Take the data that sits below and write it out again exactly.
[Excerpted data]
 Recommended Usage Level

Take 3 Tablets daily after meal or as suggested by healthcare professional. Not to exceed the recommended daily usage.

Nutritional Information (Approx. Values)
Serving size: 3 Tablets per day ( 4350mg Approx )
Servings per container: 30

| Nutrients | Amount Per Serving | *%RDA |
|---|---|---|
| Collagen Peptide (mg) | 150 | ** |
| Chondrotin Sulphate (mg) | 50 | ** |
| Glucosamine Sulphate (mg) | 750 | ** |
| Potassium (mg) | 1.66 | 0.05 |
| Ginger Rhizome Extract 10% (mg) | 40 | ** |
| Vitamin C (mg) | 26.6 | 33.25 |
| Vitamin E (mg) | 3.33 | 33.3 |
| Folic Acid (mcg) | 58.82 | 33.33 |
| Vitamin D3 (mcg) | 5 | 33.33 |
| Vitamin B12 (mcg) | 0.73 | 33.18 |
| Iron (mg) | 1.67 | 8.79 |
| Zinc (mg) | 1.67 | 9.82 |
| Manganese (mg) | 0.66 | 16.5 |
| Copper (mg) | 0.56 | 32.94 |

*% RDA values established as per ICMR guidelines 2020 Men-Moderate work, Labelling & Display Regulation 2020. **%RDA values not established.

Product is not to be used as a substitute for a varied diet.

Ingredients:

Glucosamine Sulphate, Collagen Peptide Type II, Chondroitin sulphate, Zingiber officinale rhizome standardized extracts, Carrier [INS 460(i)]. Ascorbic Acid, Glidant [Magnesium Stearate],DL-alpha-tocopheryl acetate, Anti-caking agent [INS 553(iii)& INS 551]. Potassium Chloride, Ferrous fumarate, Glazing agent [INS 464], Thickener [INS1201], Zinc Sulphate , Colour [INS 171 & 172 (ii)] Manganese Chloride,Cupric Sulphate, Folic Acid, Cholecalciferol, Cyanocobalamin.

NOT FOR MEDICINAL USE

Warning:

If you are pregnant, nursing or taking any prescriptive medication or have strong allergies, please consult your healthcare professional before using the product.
[/Excerpted data]
• Response for this exercise:
 Recommended Usage Level

Take 3 Tablets daily after meal or as suggested by healthcare professional. Not to exceed the recommended daily usage.

Nutritional Information (Approx. Values)
Serving size: 3 Tablets per day ( 4350mg Approx )
Servings per container: 30

| Nutrients | Amount Per Serving | *%RDA |
|---|---|---|
| Collagen Peptide (mg) | 150 | ** |
| Chondrotin Sulphate (mg) | 50 | ** |
| Glucosamine Sulphate (mg) | 750 | ** |
| Potassium (mg) | 1.66 | 0.05 |
| Ginger Rhizome Extract 10% (mg) | 40 | ** |
| Vitamin C (mg) | 26.6 | 33.25 |
| Vitamin E (mg) | 3.33 | 33.3 |
| Folic Acid (mcg) | 58.82 | 33.33 |
| Vitamin D3 (mcg) | 5 | 33.33 |
| Vitamin B12 (mcg) | 0.73 | 33.18 |
| Iron (mg) | 1.67 | 8.79 |
| Zinc (mg) | 1.67 | 9.82 |
| Manganese (mg) | 0.66 | 16.5 |
| Copper (mg) | 0.56 | 32.94 |

*% RDA values established as per ICMR guidelines 2020 Men-Moderate work, Labelling & Display Regulation 2020. **%RDA values not established.

Product is not to be used as a substitute for a varied diet.

Ingredients:

Glucosamine Sulphate, Collagen Peptide Type II, Chondroitin sulphate, Zingiber officinale rhizome standardized extracts, Carrier [INS 460(i)]. Ascorbic Acid, Glidant [Magnesium Stearate],DL-alpha-tocopheryl acetate, Anti-caking agent [INS 553(iii)& INS 551]. Potassium Chloride, Ferrous fumarate, Glazing agent [INS 464], Thickener [INS1201], Zinc Sulphate , Colour [INS 171 & 172 (ii)] Manganese Chloride,Cupric Sulphate, Folic Acid, Cholecalciferol, Cyanocobalamin.

NOT FOR MEDICINAL USE

Warning:

If you are pregnant, nursing or taking any prescriptive medication or have strong allergies, please consult your healthcare professional before using the product.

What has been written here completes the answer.